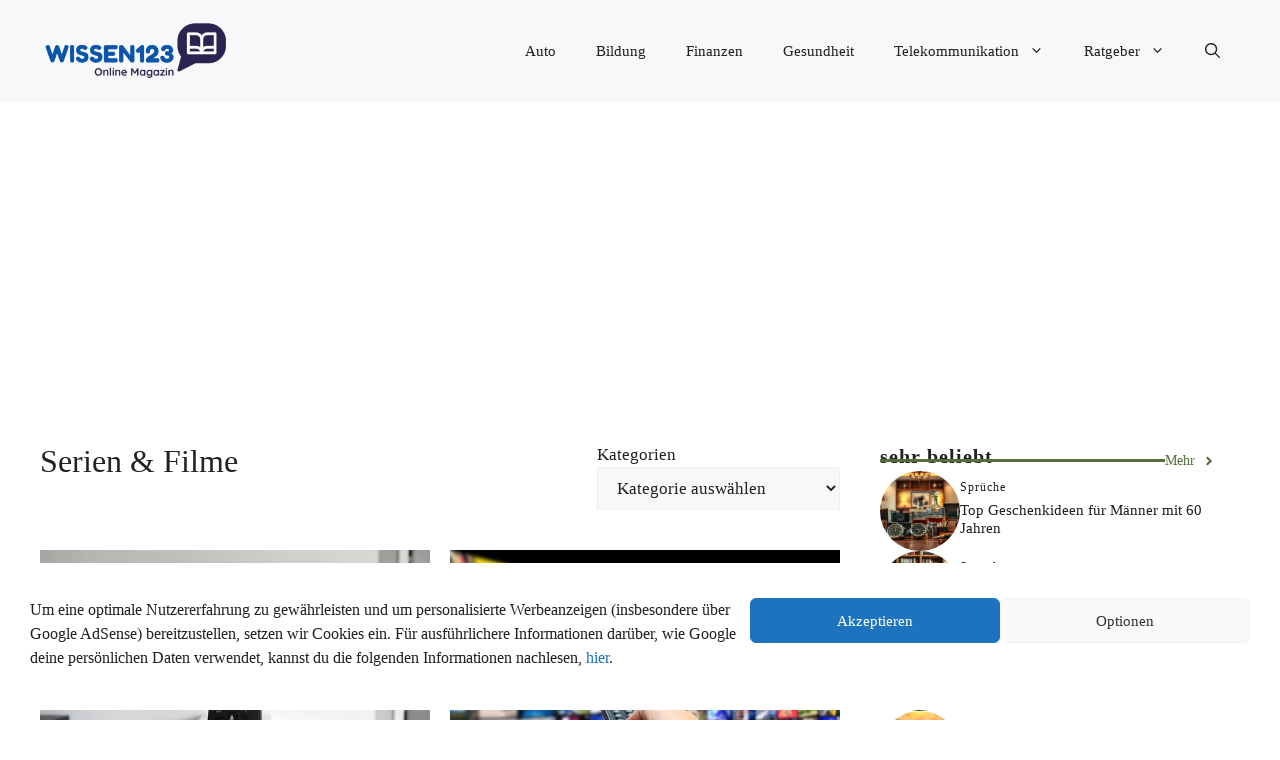

--- FILE ---
content_type: text/html; charset=utf-8
request_url: https://www.google.com/recaptcha/api2/aframe
body_size: 267
content:
<!DOCTYPE HTML><html><head><meta http-equiv="content-type" content="text/html; charset=UTF-8"></head><body><script nonce="yUSccFOH3us9XQyIvOo_4A">/** Anti-fraud and anti-abuse applications only. See google.com/recaptcha */ try{var clients={'sodar':'https://pagead2.googlesyndication.com/pagead/sodar?'};window.addEventListener("message",function(a){try{if(a.source===window.parent){var b=JSON.parse(a.data);var c=clients[b['id']];if(c){var d=document.createElement('img');d.src=c+b['params']+'&rc='+(localStorage.getItem("rc::a")?sessionStorage.getItem("rc::b"):"");window.document.body.appendChild(d);sessionStorage.setItem("rc::e",parseInt(sessionStorage.getItem("rc::e")||0)+1);localStorage.setItem("rc::h",'1765329758368');}}}catch(b){}});window.parent.postMessage("_grecaptcha_ready", "*");}catch(b){}</script></body></html>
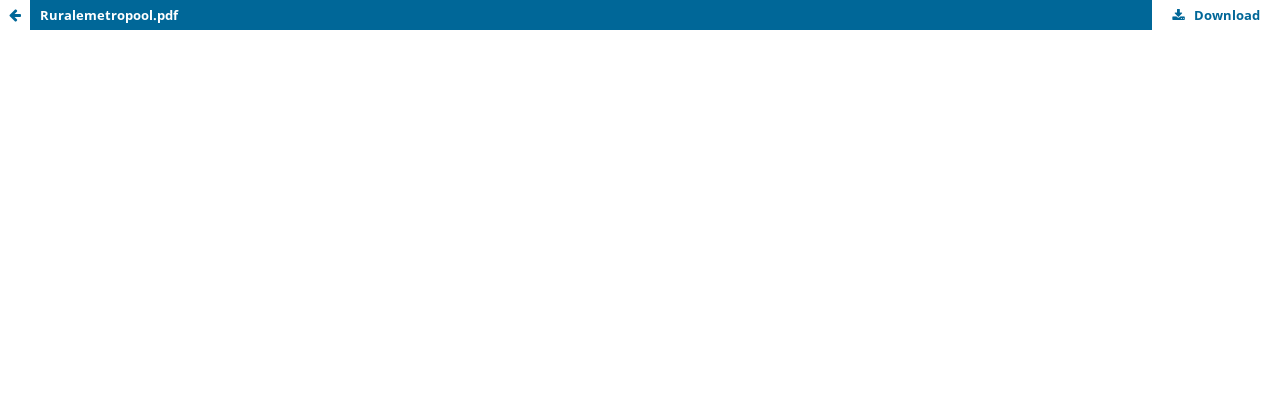

--- FILE ---
content_type: text/html; charset=utf-8
request_url: https://books.ugp.rug.nl/ugp/catalog/view/27/25/124
body_size: 2788
content:
<!DOCTYPE html>
<html lang="en" xml:lang="en">
<head>
	<meta http-equiv="Content-Type" content="text/html; charset=utf-8" />
	<meta name="viewport" content="width=device-width, initial-scale=1.0">
	<title>PDF view of the file Ruralemetropool.pdf</title>

	
<meta name="generator" content="Open Monograph Press 3.4.0.8">
<link rel="schema.DC" href="http://purl.org/dc/elements/1.1/" />
<meta name="DC.Creator.PersonalName" content="Meindert Schroor"/>
<meta name="DC.Date.created" scheme="ISO8601" content="2020-02-10"/>
<meta name="DC.Date.dateSubmitted" scheme="ISO8601" content="2020-02-10"/>
<meta name="DC.Date.modified" scheme="ISO8601" content="2024-12-19"/>
<meta name="DC.Description" xml:lang="en" content="Nieuw licht op bevolking en financiën&amp;nbsp;17e en 18e-eeuwse Groningen &amp;nbsp;
Tijdens de 17e en 18e eeuw was er sprake van een sterkere bevolkingsdynamiek in de stad Groningen dan tot nu toe werd verondersteld. Dat is een van de conclusies van promovendus Meindert Schroor, die bevolking, migratie en financiën van de stad Groningen in de zeventiende en achttiende eeuw heeft onderzocht.Schroors proefschrift is een historische studie vanuit een geografische invalshoek. Het omvat een uitgebreid onderzoek en reconstructie aan de hand van seriële bronnen (DTB-boeken, burgerboeken) naar de ontwikkeling van het inwonertal van de stad Groningen gedurende de zeventiende en achttiende eeuw, met andere woorden, ten tijde van de Republiek der Verenigde Nederlanden. Een en ander gebeurt aan de hand van een reconstructie van het aantal huwelijken, geboorten en de sterfte. Daarnaast is het proefschrift het verslag van een uitgebreid onderzoek naar het verloop van de migratie naar de stad Groningen, met de nadruk op de herkomst van de migranten. In het verlengde daarvan heeft Schroor ook onderzoek gedaan naar de beroepenstructuur van Groningen aan de hand van belastingkohieren, burgerboeken en gilderollen en schetst hij een beeld van de samenhang tussen bepaalde beroepscategorieën en herkomstgebieden. Ten slotte geeft Schroor een analyse van de financiële huishouding van het stadsbestuur en de wijze waarop daarin de centrale positie van deze meest dominante provinciehoofdstad van Nederland, maar ook de economische ontwikkeling van Stad en Ommelanden haar weerspiegeling vindt.
Omslagontwerp: Frank de Wit
Proefschrift in RUG Research repository"/>
<meta name="DC.Identifier" content="27/25/124"/>
<meta name="DC.Identifier.DOI" content="10.21827/5e70c0daaf4dc"/>
<meta name="DC.Identifier.URI" content="https://books.ugp.rug.nl/ugp/catalog/book/27/25/124"/>
<meta name="DC.Language" scheme="ISO639-1" content="en"/>
<meta name="DC.Rights" content="Copyright (c) 2020 Meindert Schroor, Stichting HAHI"/>
<meta name="DC.Rights" content="https://creativecommons.org/licenses/by-nc-nd/4.0"/>
<meta name="DC.Source" content="University of Groningen Press"/>
<meta name="DC.Source.URI" content="https://books.ugp.rug.nl/ugp"/>
<meta name="DC.Title" content="Rurale metropool: Bevolking, migratie en financiën van de stad Groningen ten tijde van de Republiek (1595-1795)"/>
<meta name="DC.Type" content="Text.Chapter"/>
<meta name="DC.Type" xml:lang="en" content="text"/>
	<link rel="stylesheet" href="https://books.ugp.rug.nl/ugp/$$$call$$$/page/page/css?name=stylesheet" type="text/css" /><link rel="stylesheet" href="https://books.ugp.rug.nl/ugp/$$$call$$$/page/page/css?name=font" type="text/css" /><link rel="stylesheet" href="https://books.ugp.rug.nl/lib/pkp/styles/fontawesome/fontawesome.css?v=3.4.0.8" type="text/css" /><style type="text/css">.pkp_structure_head { background: center / cover no-repeat url("https://books.ugp.rug.nl/public/presses/1/homepageImage_en.png");}</style>
	<script src="https://books.ugp.rug.nl/lib/pkp/lib/vendor/components/jquery/jquery.min.js?v=3.4.0.8" type="text/javascript"></script><script src="https://books.ugp.rug.nl/lib/pkp/lib/vendor/components/jqueryui/jquery-ui.min.js?v=3.4.0.8" type="text/javascript"></script><script src="https://books.ugp.rug.nl/plugins/themes/default/js/lib/popper/popper.js?v=3.4.0.8" type="text/javascript"></script><script src="https://books.ugp.rug.nl/plugins/themes/default/js/lib/bootstrap/util.js?v=3.4.0.8" type="text/javascript"></script><script src="https://books.ugp.rug.nl/plugins/themes/default/js/lib/bootstrap/dropdown.js?v=3.4.0.8" type="text/javascript"></script><script src="https://books.ugp.rug.nl/plugins/themes/default/js/main.js?v=3.4.0.8" type="text/javascript"></script><script src="https://books.ugp.rug.nl/plugins/themes/default/js/piwik.js?v=3.4.0.8" type="text/javascript"></script><script type="text/javascript">
(function (w, d, s, l, i) { w[l] = w[l] || []; var f = d.getElementsByTagName(s)[0],
j = d.createElement(s), dl = l != 'dataLayer' ? '&l=' + l : ''; j.async = true;
j.src = 'https://www.googletagmanager.com/gtag/js?id=' + i + dl; f.parentNode.insertBefore(j, f);
function gtag(){dataLayer.push(arguments)}; gtag('js', new Date()); gtag('config', i); })
(window, document, 'script', 'dataLayer', 'UA-40580308-10');
</script>
</head>
<body class="pkp_page_catalog pkp_op_view">

		<header class="header_viewable_file">

		
		<a href="https://books.ugp.rug.nl/ugp/catalog/book/27" class="return">
			<span class="pkp_screen_reader">
				Return to view details about Rurale metropool
			</span>
		</a>

		<span class="title">
			Ruralemetropool.pdf
		</span>

		<a href="https://books.ugp.rug.nl/ugp/catalog/download/27/25/124?inline=1" class="download" download>
			<span class="label">
				Download
			</span>
			<span class="pkp_screen_reader">
				Download PDF
			</span>
		</a>

	</header>

	<script type="text/javascript" src="https://books.ugp.rug.nl/plugins/generic/pdfJsViewer/pdf.js/build/pdf.js"></script>
	<script type="text/javascript">
		
			$(document).ready(function() {
				PDFJS.workerSrc='https://books.ugp.rug.nl/plugins/generic/pdfJsViewer/pdf.js/build/pdf.worker.js';
				PDFJS.getDocument('https://books.ugp.rug.nl/ugp/catalog/download/27/25/124?inline=1').then(function(pdf) {
					// Using promise to fetch the page
					pdf.getPage(1).then(function(page) {
						var pdfCanvasContainer = $('#pdfCanvasContainer');
						var canvas = document.getElementById('pdfCanvas');
						canvas.height = pdfCanvasContainer.height();
						canvas.width = pdfCanvasContainer.width()-2; // 1px border each side
						var viewport = page.getViewport(canvas.width / page.getViewport(1.0).width);
						var context = canvas.getContext('2d');
						var renderContext = {
							canvasContext: context,
							viewport: viewport
						};
						page.render(renderContext);
					});
				});
			});
		
	</script>
	<script type="text/javascript" src="https://books.ugp.rug.nl/plugins/generic/pdfJsViewer/pdf.js/web/viewer.js"></script>
	<script type="text/javascript">
		// Creating iframe's src in JS instead of Smarty so that EZProxy-using sites can find our domain in $pdfUrl and do their rewrites on it.
		$(document).ready(function() {
			var urlBase = "https://books.ugp.rug.nl/plugins/generic/pdfJsViewer/pdf.js/web/viewer.html?file=";
			var pdfUrl = "https:\/\/books.ugp.rug.nl\/ugp\/catalog\/download\/27\/25\/124?inline=1";
			$("#pdfCanvasContainer > iframe").attr("src", urlBase + encodeURIComponent(pdfUrl));
		});
	</script>

	<div id="pdfCanvasContainer" class="viewable_file_frame">
				<iframe src="" width="100%" height="100%" style="min-height: 500px;" allowfullscreen webkitallowfullscreen></iframe>
	</div>
	
</body>
</html>
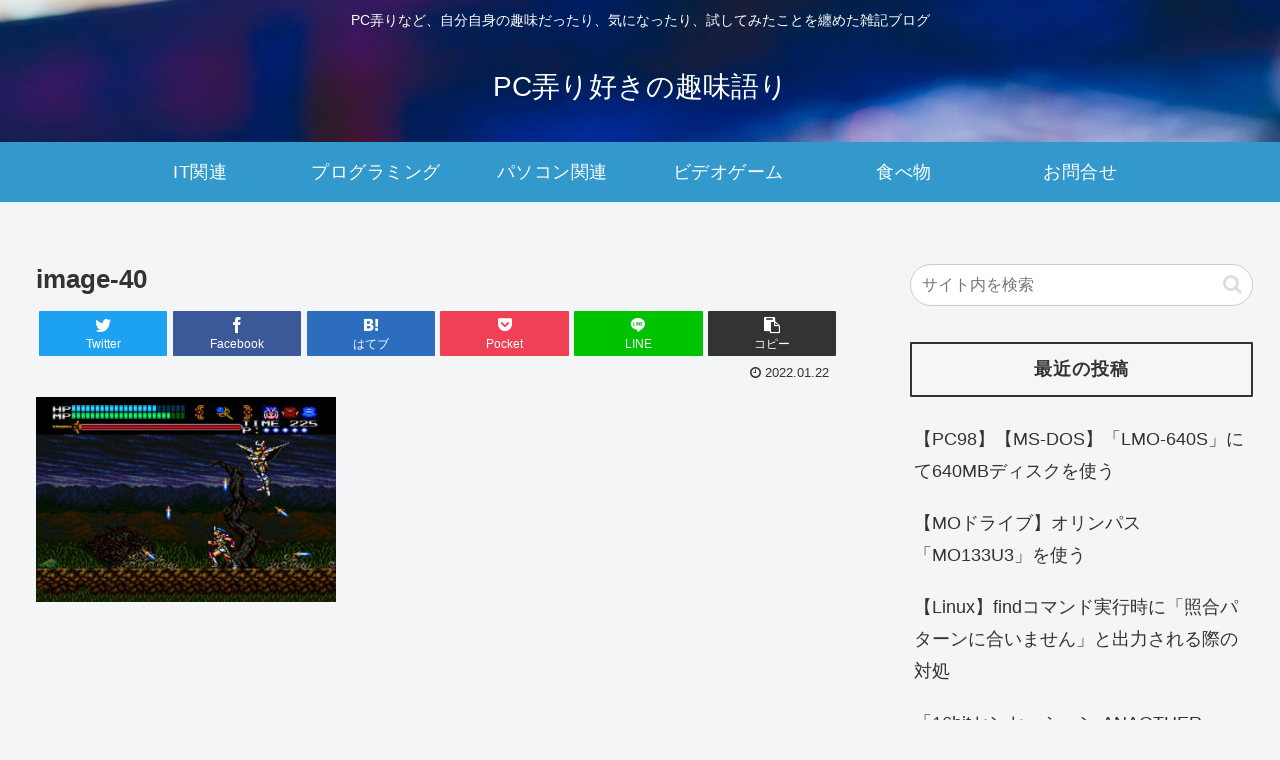

--- FILE ---
content_type: text/html; charset=utf-8
request_url: https://www.google.com/recaptcha/api2/aframe
body_size: -87
content:
<!DOCTYPE HTML><html><head><meta http-equiv="content-type" content="text/html; charset=UTF-8"></head><body><script nonce="bTd7SFYwN-wFUP-bvnR73g">/** Anti-fraud and anti-abuse applications only. See google.com/recaptcha */ try{var clients={'sodar':'https://pagead2.googlesyndication.com/pagead/sodar?'};window.addEventListener("message",function(a){try{if(a.source===window.parent){var b=JSON.parse(a.data);var c=clients[b['id']];if(c){var d=document.createElement('img');d.src=c+b['params']+'&rc='+(localStorage.getItem("rc::a")?sessionStorage.getItem("rc::b"):"");window.document.body.appendChild(d);sessionStorage.setItem("rc::e",parseInt(sessionStorage.getItem("rc::e")||0)+1);localStorage.setItem("rc::h",'1769361897336');}}}catch(b){}});window.parent.postMessage("_grecaptcha_ready", "*");}catch(b){}</script></body></html>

● ● ● ● ● ● ●

Exercise details: Above are some records. Report the number of their lines that include "pagead", and add nothing else.

Response for this exercise: 2